→ Halaman:
((
Kamis, 31 Juli 2014

HUKUM SAHAM DALAM FIQIH ISLAM



Penulis : Dr.Muhammad Arifin bin Badri MA

PENDAHULUAN
Alhamdulillah. Sholawat dan salam semoga se­nantiasa dilimpahkan kepada Nabi Muhammad Shollallohu ‘Alaihi Wasallam, keluarga dan sahabatnya. Kajian kita kali ini kita akan mengupas peri­hal saham. Saham adalah tanda kepemilikan se­seorang atau lembaga terhadap suatu perusahaan atau perseroan terbatas (PT). Biasanya saham diwujudkan dalam lembaran kertas yang me­nerangkan bahwa pemilik lembaran saham ini adalah pemilik perusahaan yang mengeluarkan/menerbitkan surat berharga ini.

Dengan demikian, sebesar penyertaan dana Anda di suatu perusahaan maka sebesar itu pula kadar kepemilikan Anda terhadap perusahaan tersebut. Sebaliknya, dapat dipahami pula bahwa idealnya tanggung jawab Anda atas perusahaan terkaitpun sebesar nilai saham yang Anda miliki.
))
Catatan yang dikutip dari sebuah koleksi:
((
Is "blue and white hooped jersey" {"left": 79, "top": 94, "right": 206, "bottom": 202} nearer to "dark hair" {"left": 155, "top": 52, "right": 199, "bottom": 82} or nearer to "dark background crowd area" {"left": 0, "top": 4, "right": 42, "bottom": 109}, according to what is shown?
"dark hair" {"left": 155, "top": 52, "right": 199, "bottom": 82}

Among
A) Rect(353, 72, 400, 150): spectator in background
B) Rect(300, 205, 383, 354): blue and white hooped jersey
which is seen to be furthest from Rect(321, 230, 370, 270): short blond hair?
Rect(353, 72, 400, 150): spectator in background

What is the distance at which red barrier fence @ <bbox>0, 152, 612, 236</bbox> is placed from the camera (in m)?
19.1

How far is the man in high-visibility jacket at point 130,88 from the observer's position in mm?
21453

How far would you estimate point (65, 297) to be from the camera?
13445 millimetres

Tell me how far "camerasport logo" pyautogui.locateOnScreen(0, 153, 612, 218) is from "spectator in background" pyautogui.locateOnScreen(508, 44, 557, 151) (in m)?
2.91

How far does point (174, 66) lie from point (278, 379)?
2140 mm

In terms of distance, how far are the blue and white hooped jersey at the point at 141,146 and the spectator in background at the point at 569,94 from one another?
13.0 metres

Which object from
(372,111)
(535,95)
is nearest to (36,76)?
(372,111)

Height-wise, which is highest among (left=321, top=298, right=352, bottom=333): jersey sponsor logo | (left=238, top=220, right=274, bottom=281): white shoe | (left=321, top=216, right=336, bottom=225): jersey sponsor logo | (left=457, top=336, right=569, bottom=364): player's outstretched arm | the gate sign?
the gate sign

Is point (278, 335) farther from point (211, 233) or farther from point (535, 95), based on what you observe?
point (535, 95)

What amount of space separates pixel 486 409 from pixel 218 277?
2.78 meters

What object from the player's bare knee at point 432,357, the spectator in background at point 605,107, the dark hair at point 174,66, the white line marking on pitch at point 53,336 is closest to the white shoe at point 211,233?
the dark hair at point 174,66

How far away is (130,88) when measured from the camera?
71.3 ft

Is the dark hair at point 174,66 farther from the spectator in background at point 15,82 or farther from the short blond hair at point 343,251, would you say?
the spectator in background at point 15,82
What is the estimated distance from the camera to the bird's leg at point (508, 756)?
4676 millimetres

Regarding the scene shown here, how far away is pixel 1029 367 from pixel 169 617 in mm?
))
→ Persyaratan:
(A) Menurut teks tentang hukum saham, apa pengertian saham?
(B) Salin bagian teks tentang hukum saham mulai dari "HUKUM SAHAM DALAM" sampai "surat berharga ini.".
Catatan tersebut tidak berperan sama sekali di sini.

→ Daftar Jawaban:
(A) Saham adalah tanda kepemilikan seseorang atau lembaga terhadap suatu perusahaan atau perseroan terbatas (PT).

(B)
HUKUM SAHAM DALAM FIQIH ISLAM



Penulis : Dr.Muhammad Arifin bin Badri MA

PENDAHULUAN
Alhamdulillah. Sholawat dan salam semoga se­nantiasa dilimpahkan kepada Nabi Muhammad Shollallohu ‘Alaihi Wasallam, keluarga dan sahabatnya. Kajian kita kali ini kita akan mengupas peri­hal saham. Saham adalah tanda kepemilikan se­seorang atau lembaga terhadap suatu perusahaan atau perseroan terbatas (PT). Biasanya saham diwujudkan dalam lembaran kertas yang me­nerangkan bahwa pemilik lembaran saham ini adalah pemilik perusahaan yang mengeluarkan/menerbitkan surat berharga ini.